Restate the following entries exactly, including every line.

==== EXCERPTED DATA ====

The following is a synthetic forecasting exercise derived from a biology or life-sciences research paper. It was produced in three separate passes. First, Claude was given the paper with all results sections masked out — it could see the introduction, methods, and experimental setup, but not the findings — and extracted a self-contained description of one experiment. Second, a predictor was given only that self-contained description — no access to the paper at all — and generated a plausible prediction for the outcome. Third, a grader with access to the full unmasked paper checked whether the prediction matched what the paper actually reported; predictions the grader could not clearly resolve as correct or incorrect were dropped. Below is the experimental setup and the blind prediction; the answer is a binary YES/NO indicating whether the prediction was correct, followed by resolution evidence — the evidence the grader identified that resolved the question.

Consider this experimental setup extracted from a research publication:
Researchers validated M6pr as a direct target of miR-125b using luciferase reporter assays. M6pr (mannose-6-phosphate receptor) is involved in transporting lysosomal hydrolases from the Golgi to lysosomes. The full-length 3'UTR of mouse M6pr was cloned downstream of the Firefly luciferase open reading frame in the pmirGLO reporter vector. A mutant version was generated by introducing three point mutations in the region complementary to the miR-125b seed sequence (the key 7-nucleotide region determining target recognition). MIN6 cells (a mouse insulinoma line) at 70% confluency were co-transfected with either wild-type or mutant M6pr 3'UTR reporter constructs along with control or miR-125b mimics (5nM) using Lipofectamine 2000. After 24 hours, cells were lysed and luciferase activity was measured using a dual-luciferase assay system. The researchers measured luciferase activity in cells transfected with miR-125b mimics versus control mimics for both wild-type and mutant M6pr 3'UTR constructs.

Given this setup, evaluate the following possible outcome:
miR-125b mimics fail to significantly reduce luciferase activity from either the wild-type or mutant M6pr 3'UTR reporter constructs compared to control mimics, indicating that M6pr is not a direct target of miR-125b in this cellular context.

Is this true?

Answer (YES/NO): NO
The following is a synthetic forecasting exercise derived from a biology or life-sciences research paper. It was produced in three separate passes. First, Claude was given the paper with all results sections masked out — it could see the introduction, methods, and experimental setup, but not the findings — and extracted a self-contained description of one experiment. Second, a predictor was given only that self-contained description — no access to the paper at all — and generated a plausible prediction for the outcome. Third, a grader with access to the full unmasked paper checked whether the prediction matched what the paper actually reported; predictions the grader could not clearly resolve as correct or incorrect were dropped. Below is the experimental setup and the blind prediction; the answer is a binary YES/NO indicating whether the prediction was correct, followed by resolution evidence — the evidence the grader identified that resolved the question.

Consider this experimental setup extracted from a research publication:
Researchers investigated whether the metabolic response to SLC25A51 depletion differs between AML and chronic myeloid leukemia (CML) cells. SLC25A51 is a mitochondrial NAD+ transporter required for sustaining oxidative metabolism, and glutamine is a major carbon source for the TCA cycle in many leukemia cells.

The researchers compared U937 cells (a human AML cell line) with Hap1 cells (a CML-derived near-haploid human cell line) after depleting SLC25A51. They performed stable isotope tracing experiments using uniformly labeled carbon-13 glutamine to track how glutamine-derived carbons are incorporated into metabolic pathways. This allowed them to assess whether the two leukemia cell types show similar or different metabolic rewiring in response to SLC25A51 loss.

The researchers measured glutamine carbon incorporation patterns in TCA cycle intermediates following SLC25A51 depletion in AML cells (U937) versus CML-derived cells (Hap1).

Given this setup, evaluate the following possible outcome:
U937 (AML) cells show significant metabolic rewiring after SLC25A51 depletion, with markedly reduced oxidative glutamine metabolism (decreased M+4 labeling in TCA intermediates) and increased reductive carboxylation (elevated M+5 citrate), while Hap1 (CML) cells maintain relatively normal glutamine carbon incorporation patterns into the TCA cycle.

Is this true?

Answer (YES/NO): YES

====

**WRITTEN SOLUTION**.
The following is a synthetic forecasting exercise derived from a biology or life-sciences research paper. It was produced in three separate passes. First, Claude was given the paper with all results sections masked out — it could see the introduction, methods, and experimental setup, but not the findings — and extracted a self-contained description of one experiment. Second, a predictor was given only that self-contained description — no access to the paper at all — and generated a plausible prediction for the outcome. Third, a grader with access to the full unmasked paper checked whether the prediction matched what the paper actually reported; predictions the grader could not clearly resolve as correct or incorrect were dropped. Below is the experimental setup and the blind prediction; the answer is a binary YES/NO indicating whether the prediction was correct, followed by resolution evidence — the evidence the grader identified that resolved the question.

Consider this experimental setup extracted from a research publication:
Researchers validated M6pr as a direct target of miR-125b using luciferase reporter assays. M6pr (mannose-6-phosphate receptor) is involved in transporting lysosomal hydrolases from the Golgi to lysosomes. The full-length 3'UTR of mouse M6pr was cloned downstream of the Firefly luciferase open reading frame in the pmirGLO reporter vector. A mutant version was generated by introducing three point mutations in the region complementary to the miR-125b seed sequence (the key 7-nucleotide region determining target recognition). MIN6 cells (a mouse insulinoma line) at 70% confluency were co-transfected with either wild-type or mutant M6pr 3'UTR reporter constructs along with control or miR-125b mimics (5nM) using Lipofectamine 2000. After 24 hours, cells were lysed and luciferase activity was measured using a dual-luciferase assay system. The researchers measured luciferase activity in cells transfected with miR-125b mimics versus control mimics for both wild-type and mutant M6pr 3'UTR constructs.

Given this setup, evaluate the following possible outcome:
miR-125b mimics fail to significantly reduce luciferase activity from either the wild-type or mutant M6pr 3'UTR reporter constructs compared to control mimics, indicating that M6pr is not a direct target of miR-125b in this cellular context.

Is this true?

Answer (YES/NO): NO
The following is a synthetic forecasting exercise derived from a biology or life-sciences research paper. It was produced in three separate passes. First, Claude was given the paper with all results sections masked out — it could see the introduction, methods, and experimental setup, but not the findings — and extracted a self-contained description of one experiment. Second, a predictor was given only that self-contained description — no access to the paper at all — and generated a plausible prediction for the outcome. Third, a grader with access to the full unmasked paper checked whether the prediction matched what the paper actually reported; predictions the grader could not clearly resolve as correct or incorrect were dropped. Below is the experimental setup and the blind prediction; the answer is a binary YES/NO indicating whether the prediction was correct, followed by resolution evidence — the evidence the grader identified that resolved the question.

Consider this experimental setup extracted from a research publication:
Researchers investigated whether the metabolic response to SLC25A51 depletion differs between AML and chronic myeloid leukemia (CML) cells. SLC25A51 is a mitochondrial NAD+ transporter required for sustaining oxidative metabolism, and glutamine is a major carbon source for the TCA cycle in many leukemia cells.

The researchers compared U937 cells (a human AML cell line) with Hap1 cells (a CML-derived near-haploid human cell line) after depleting SLC25A51. They performed stable isotope tracing experiments using uniformly labeled carbon-13 glutamine to track how glutamine-derived carbons are incorporated into metabolic pathways. This allowed them to assess whether the two leukemia cell types show similar or different metabolic rewiring in response to SLC25A51 loss.

The researchers measured glutamine carbon incorporation patterns in TCA cycle intermediates following SLC25A51 depletion in AML cells (U937) versus CML-derived cells (Hap1).

Given this setup, evaluate the following possible outcome:
U937 (AML) cells show significant metabolic rewiring after SLC25A51 depletion, with markedly reduced oxidative glutamine metabolism (decreased M+4 labeling in TCA intermediates) and increased reductive carboxylation (elevated M+5 citrate), while Hap1 (CML) cells maintain relatively normal glutamine carbon incorporation patterns into the TCA cycle.

Is this true?

Answer (YES/NO): YES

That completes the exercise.